● **Exercise directions**
Could you please output all of the data exactly, without the images?

● **Provided data**
*** Block opens ***

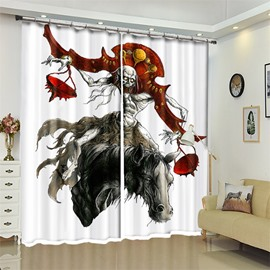 Pirate And Horse Pattern 3D Polyester Custom Halloween Scene Curtain For Living Room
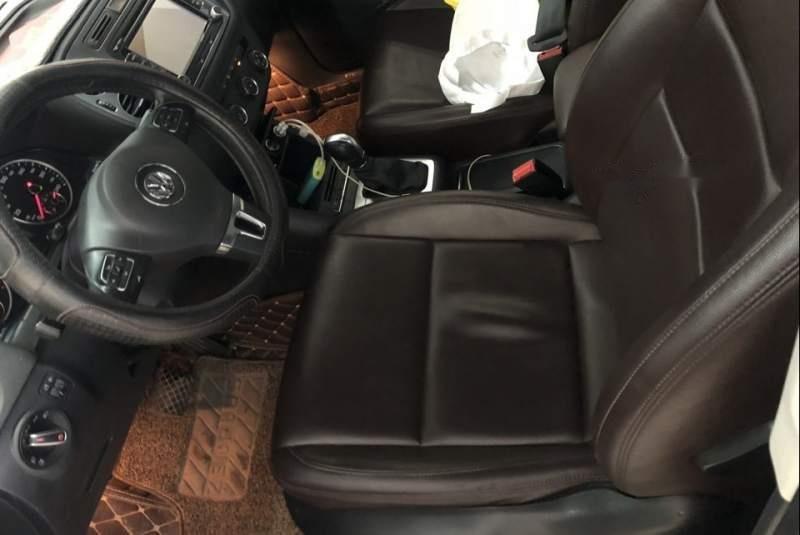 Bán ô tô Volkswagen Tiguan đời 2016, nhập khẩu nguyên chiếc-4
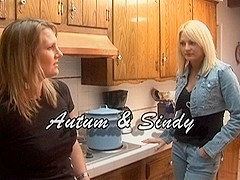 Autum Moon & Sindy Lange in Lesbian Seductions #06, Scene #04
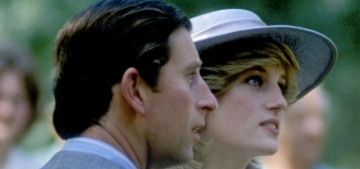 Prince Charles was interviewed by investigators in 2005 about Diana's death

*** Block closes ***

● **Output of the task**
 Pirate And Horse Pattern 3D Polyester Custom Halloween Scene Curtain For Living Room
 Bán ô tô Volkswagen Tiguan đời 2016, nhập khẩu nguyên chiếc-4
 Autum Moon & Sindy Lange in Lesbian Seductions #06, Scene #04
 Prince Charles was interviewed by investigators in 2005 about Diana's death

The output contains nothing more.